AWS Best Practices
AWS Best Practices
Section titled “AWS Best Practices”AWS is our cloud provider, forming the foundation for all our infrastructure. A deep understanding of how to configure its services securely and efficiently is non-negotiable. This page outlines our core principles and standards for the key services you’ll be using.
IAM (Identity and Access Management)
Section titled “IAM (Identity and Access Management)”IAM controls who can do what in our AWS account. Mismanaging IAM is one of the easiest ways to create a major security vulnerability.
Our Core Principles:
- Principle of Least Privilege: Every user, role, and service should have only the minimum permissions required to perform its function. Never grant
*:*
permissions. - Use IAM Roles for Services: When an EC2 instance or a Lambda function needs to access another AWS service (like S3), we always use an IAM Role. This avoids the need to store long-lived access keys on the server.
- The Root User is Off-Limits: The account’s root user has unrestricted access. It should never be used for daily tasks. We use it only for specific account-level changes and it is protected by multi-factor authentication (MFA).
VPC (Virtual Private Cloud)
Section titled “VPC (Virtual Private Cloud)”The VPC is our private, isolated section of the AWS cloud where we launch our resources. Think of it as our virtual data center.

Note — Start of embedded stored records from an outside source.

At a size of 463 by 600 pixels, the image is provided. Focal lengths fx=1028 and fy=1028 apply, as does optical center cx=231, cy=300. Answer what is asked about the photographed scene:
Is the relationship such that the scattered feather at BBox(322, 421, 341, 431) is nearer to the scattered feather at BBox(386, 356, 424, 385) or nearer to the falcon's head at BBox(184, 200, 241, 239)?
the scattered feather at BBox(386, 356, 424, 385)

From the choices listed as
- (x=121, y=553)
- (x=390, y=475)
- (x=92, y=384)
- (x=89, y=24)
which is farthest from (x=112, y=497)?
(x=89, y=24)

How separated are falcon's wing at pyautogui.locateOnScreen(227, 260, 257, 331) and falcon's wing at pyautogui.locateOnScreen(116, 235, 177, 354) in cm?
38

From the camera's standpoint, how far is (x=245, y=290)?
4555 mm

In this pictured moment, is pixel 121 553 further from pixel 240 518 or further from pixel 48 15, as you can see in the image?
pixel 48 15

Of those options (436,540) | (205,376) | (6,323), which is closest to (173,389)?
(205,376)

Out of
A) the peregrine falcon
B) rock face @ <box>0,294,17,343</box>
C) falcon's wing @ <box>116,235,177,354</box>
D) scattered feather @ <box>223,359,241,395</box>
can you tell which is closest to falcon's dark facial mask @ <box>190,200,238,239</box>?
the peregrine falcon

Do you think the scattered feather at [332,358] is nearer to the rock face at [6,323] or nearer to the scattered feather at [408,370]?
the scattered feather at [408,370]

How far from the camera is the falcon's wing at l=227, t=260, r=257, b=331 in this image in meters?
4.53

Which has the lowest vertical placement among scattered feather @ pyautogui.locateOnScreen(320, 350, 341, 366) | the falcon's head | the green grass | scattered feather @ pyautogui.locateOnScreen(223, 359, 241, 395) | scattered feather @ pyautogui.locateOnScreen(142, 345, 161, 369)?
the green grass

- Public vs. Private Subnets: We separate our resources into different subnets. Public subnets are for resources that must be accessible from the internet (like load balancers). Private subnets are for our application servers and databases, which should never be directly exposed.
- Security Groups: These act as a stateful firewall for our EC2 instances. We configure them to only allow expected traffic. For example, an application server’s security group might only allow traffic from the load balancer on port 8080.
- NACLs (Network Access Control Lists): These are stateless firewalls that operate at the subnet level, providing an additional layer of defense. We use them for broad rules, like blocking all inbound traffic from known malicious IP ranges.
EC2 & S3
Section titled “EC2 & S3”These are two of the most common services you’ll interact with.
EC2 (Elastic Compute Cloud)
- Use Approved AMIs: We maintain a list of approved Amazon Machine Images (AMIs) that are hardened and patched. Always launch instances from these AMIs.
- Leverage User Data: For initial configuration or bootstrapping, use the “user data” script field when launching an instance. This is how we often pass initial commands or trigger Ansible playbooks.
S3 (Simple Storage Service)
- Block Public Access by Default: All our S3 buckets are configured to block all public access at the account level. This is our primary defense against accidental data exposure.
- Use Bucket Policies: We use specific S3 bucket policies to grant granular access to IAM roles or other services, rather than making the bucket’s contents public.
- Enable Encryption: All data stored in our S3 buckets must be encrypted at rest, a simple checkbox setting (
SSE-S3
) that we enforce.
A Note on FinOps (Cloud Cost Management)
Section titled “A Note on FinOps (Cloud Cost Management)”Building securely and efficiently also means building cost-effectively. FinOps (Cloud Financial Operations) is about bringing financial accountability to our cloud spending. Every engineer is responsible for the cost of the resources they provision.
- Tag Everything: We use cost allocation tags on all our AWS resources. This is mandatory. Common tags include
project
,environment
, andowner
. This allows us to track exactly where our money is going. - Choose the Right Size: Don’t overprovision. Choose an EC2 instance size that matches the workload’s needs. It’s easier to scale up later than to pay for an oversized instance that sits idle.